• Records for processing:
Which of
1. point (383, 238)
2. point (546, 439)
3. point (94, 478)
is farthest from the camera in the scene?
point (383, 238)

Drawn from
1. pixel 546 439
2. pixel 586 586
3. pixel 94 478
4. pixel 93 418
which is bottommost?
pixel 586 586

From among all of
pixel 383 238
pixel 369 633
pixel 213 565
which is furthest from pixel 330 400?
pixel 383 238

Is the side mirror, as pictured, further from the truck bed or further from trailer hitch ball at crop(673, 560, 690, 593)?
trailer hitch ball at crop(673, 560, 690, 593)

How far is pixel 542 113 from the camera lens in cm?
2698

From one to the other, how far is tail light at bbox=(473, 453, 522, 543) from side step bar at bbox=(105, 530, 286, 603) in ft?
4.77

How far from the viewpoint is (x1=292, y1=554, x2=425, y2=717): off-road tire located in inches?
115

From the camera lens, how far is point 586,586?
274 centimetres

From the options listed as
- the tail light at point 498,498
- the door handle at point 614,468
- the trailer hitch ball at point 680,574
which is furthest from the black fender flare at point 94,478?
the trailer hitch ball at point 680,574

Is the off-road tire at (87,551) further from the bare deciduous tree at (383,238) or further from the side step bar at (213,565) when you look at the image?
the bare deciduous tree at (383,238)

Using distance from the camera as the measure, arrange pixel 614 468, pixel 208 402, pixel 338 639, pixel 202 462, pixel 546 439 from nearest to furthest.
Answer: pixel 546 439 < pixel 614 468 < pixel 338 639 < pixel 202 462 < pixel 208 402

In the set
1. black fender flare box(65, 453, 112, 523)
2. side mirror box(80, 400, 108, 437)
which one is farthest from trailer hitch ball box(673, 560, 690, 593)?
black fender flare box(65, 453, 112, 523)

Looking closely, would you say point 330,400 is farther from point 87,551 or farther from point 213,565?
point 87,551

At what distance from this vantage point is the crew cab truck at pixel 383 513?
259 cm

• Exercise:
Copy out the entire listing above verbatim, line for line, without altering any wording, numbers, or punctuation.

• Solution to the exercise:
Which of
1. point (383, 238)
2. point (546, 439)
3. point (94, 478)
is farthest from the camera in the scene?
point (383, 238)

Drawn from
1. pixel 546 439
2. pixel 586 586
3. pixel 94 478
4. pixel 93 418
which is bottommost?
pixel 586 586

From among all of
pixel 383 238
pixel 369 633
pixel 213 565
which is furthest from pixel 330 400?
pixel 383 238

Is the side mirror, as pictured, further from the truck bed or further from trailer hitch ball at crop(673, 560, 690, 593)?
trailer hitch ball at crop(673, 560, 690, 593)

How far is pixel 542 113 from the camera lens in cm?
2698

From one to the other, how far is tail light at bbox=(473, 453, 522, 543) from side step bar at bbox=(105, 530, 286, 603) in ft?
4.77

How far from the viewpoint is (x1=292, y1=554, x2=425, y2=717): off-road tire located in inches?
115

From the camera lens, how far is point 586,586?
274 centimetres

From the options listed as
- the tail light at point 498,498
- the door handle at point 614,468
- the trailer hitch ball at point 680,574
which is furthest from the black fender flare at point 94,478?
the trailer hitch ball at point 680,574

Is the off-road tire at (87,551) further from the bare deciduous tree at (383,238) or further from the side step bar at (213,565) when you look at the image?
the bare deciduous tree at (383,238)

Using distance from the camera as the measure, arrange pixel 614 468, pixel 208 402, pixel 338 639, pixel 202 462, pixel 546 439 from nearest to furthest.
Answer: pixel 546 439 < pixel 614 468 < pixel 338 639 < pixel 202 462 < pixel 208 402

In the set
1. black fender flare box(65, 453, 112, 523)
2. side mirror box(80, 400, 108, 437)
which one is farthest from trailer hitch ball box(673, 560, 690, 593)?
black fender flare box(65, 453, 112, 523)

Looking closely, would you say point 330,400 is farther from point 87,551 or farther from point 213,565?
point 87,551

At what distance from this vantage point is the crew cab truck at pixel 383 513?
259 cm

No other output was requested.